Se adotarem, será o mais tarde que puderem. Vão tentar postergar ao máximo a morte de seus produtos. Isso vale também para os fornecedores dos famosos servidores de aplicação. Eles não serão mais necessários porque, dentro de um sistema prevalecente, qualquer objeto comum adquire as características de um verdadeiro componente transacional. Não precisamos mais nos chatear com coisas como EJB e seus containers.

 

No JustJava observamos todo o códigofonte do Prevayler estampado em cami setas que foram distribuídas a participantes do evento. Essa atitude irreverente foi uma das mais comentadas no evento. Fale-nos um pouco sobre o código do Prevayler e sobre seu desenvolvimento.

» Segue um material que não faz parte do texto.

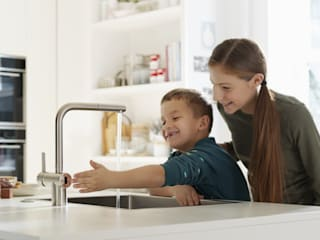 Franke GmbH KitchenSinks & taps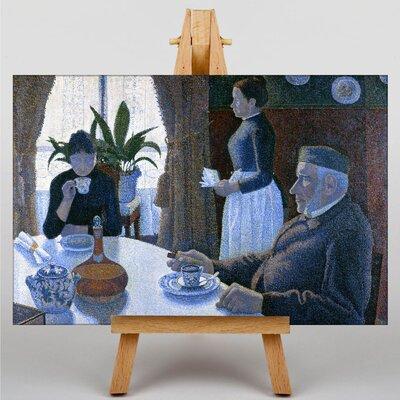 Big Box Art Breakfast by Paul Signac Art Print on Canvas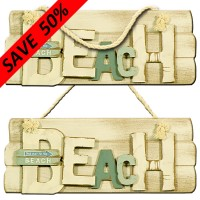 """Beach"" Hanging Plaque"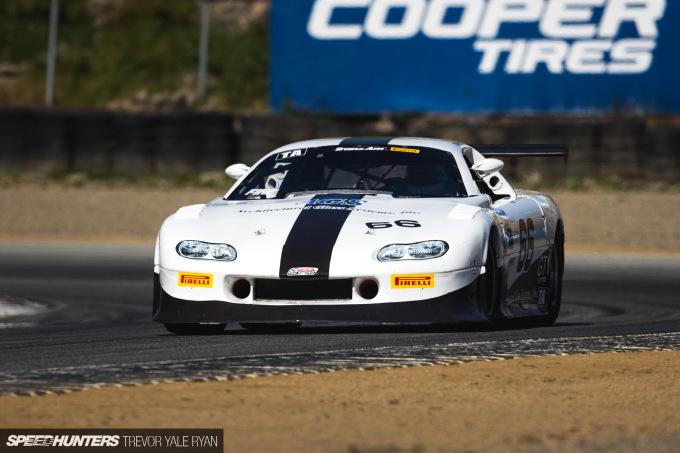 2019-Trans-Am-SpeedFest-Modern-Cars_Trevor-Ryan-Speedhunters_013_9595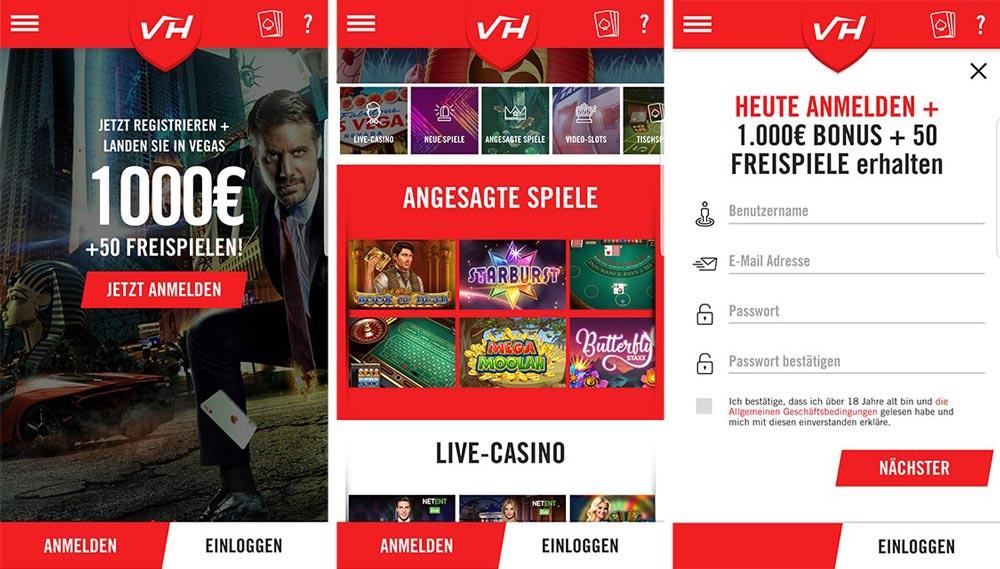 Casino app 636310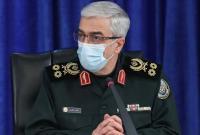 مطالبه رهبری ۱۰۰ برابر شدن آثار مرتبط با دفاع مقدس است/ ضرورت استمرار درس خارج فقه جهاد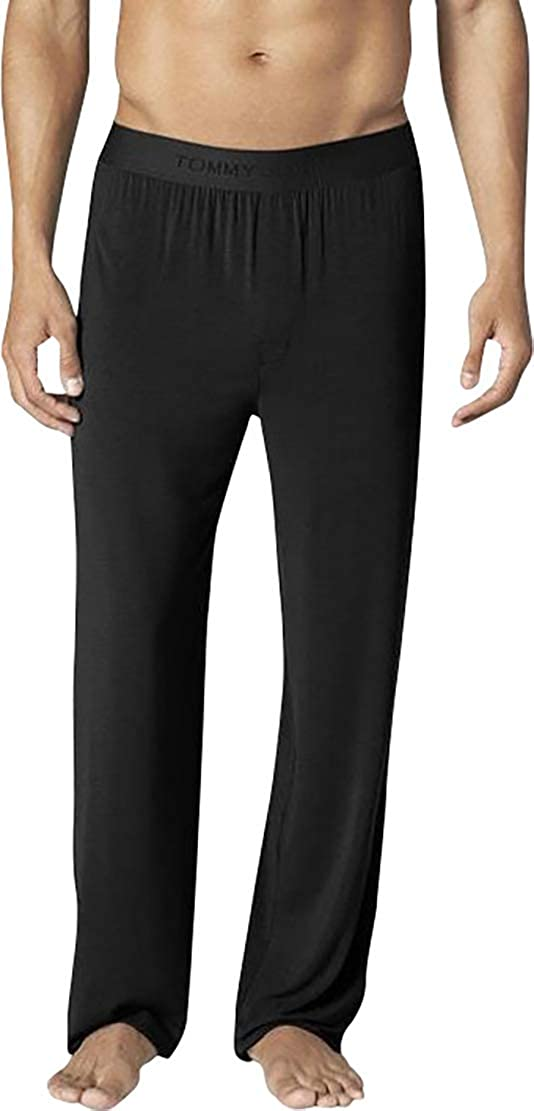 Tommy John Men's Second Skin Pajama Pants - Comfortable Soft Sleep & Lounge Bottoms for Men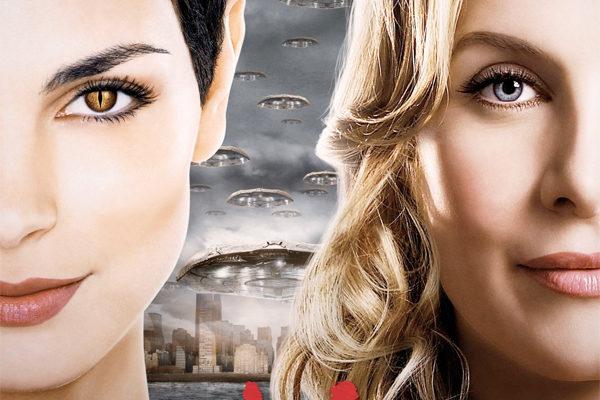 Serie TV V immagine di copertina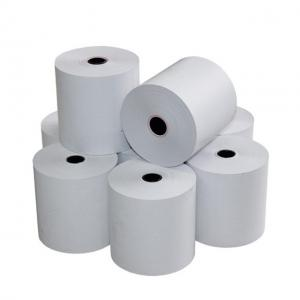 China POS Bpa Free Paper Rolls , 57mm 58mm Thermal Paper Rolls ISO9001 Certificated on sale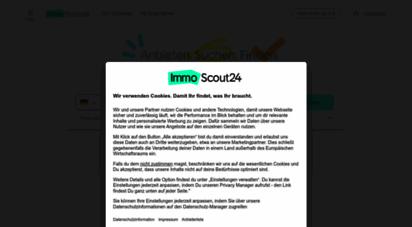 immobilienscout24.de - immobilien, wohnungen und häuser bei immobilienscout24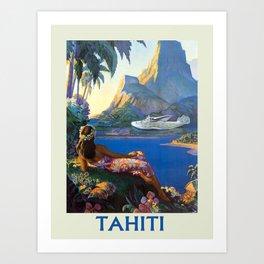 Vintage poster - Tahiti Kunstdrucke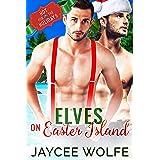 Elves on Easter Island: Ménage Christmas Getaway (Hot for the Holidays)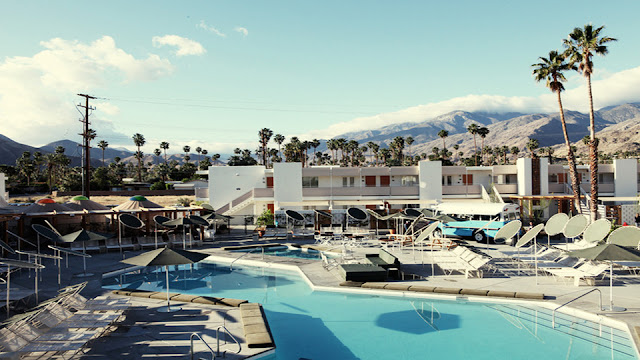 Just minutes from downtown Palm Springs, Ace Hotel and Swim Club is both an escape and a good launching point for Palm Springs' growing downtown area.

Nenhum bug, até hoje, foi encontrado em uma versão de produção do Prevayler. Não há mágica nenhuma por trás disso. Como você mesmo viu, o código da versão 1.0 cabe numa camiseta. Não há onde um bug se esconder em tão pouco código.

Muitas técnicas de Extreme Programming, como testes automatizados e, sobretudo, um refactoring doentio, foram aplicadas ao produto. Nem todas as técnicas puderam ser empregadas porque o Prevayler foi desenvolvido por apenas uma pessoa, por 3 meses, em meados de 2001. Os quatro valores que guiam as equipes de Extreme Programming são simplicidade, comunicação, feedback e coragem. O desenvolvimento do Prevayler também é norteado por quatro valores: simplicidade, simplicidade, simplicidade e simplicidade. Chega de trabalhar com produtos de software que tentam fazer mais do que o necessário e nunca funcionam como deveriam.

 

Fale-nos sobre a portabilidade do Prevayler para .NET.

O porte para .NET (C#) chama-se Bamboo. prevalence, do Rodrigo de Oliveira, outro brasileiro, também conhecido como Bamboo. É, sem dúvida, o projeto mais sério de porte do Prevayler para outra linguagem. O site da TV Record roda sobre essa plataforma.

 

Fale-nos da equipe que trabalhou no Prevayler.

Desenvolvi sozinho o Prevayler. Na lista de discussão, porém, já não preciso mais ficar respondendo a todas as perguntas. São muitas as idéias e contribuições que surgem da lista. Carlos Villela, de Santo André, e Jacob Kjome, dos EUA, têm sido fundamentais na disseminação da cultura prevalecente. Jon Tirsén, da Suécia, é o único que contribui regularmente no código-fonte em si. Ou seja, existe ainda muita oportunidade para se desempenhar um papel importante no Prevayler, ainda mais agora, enquanto o código é pequeno e fácil de aprender. Por outro lado, o Prevayler tem recebido bastante apoio na divulgação por parte de organizações como o DFJUG, o SouJava, o Quilombo Digital, a RedeSOL e o RioJUG, entre outros. As palestras sobre prevalência têm sido também muito bem recebidas nos eventos aos quais são

submetidas. Por causa da ignorância, mas principalmente por causa do medo, a reação que costumo enfrentar de muitas pessoas envolvidas com bancos de dados é a agressividade gratuita. Ironicamente, a SQL Magazine vai ser a primeira revista  impressa a abrir espaço para a prevalência. Isso vai ser muito positivo para a comunidade de dados em geral. Impressiona-me a seriedade da revista.

 

Há perspectivas de atualizações do produto?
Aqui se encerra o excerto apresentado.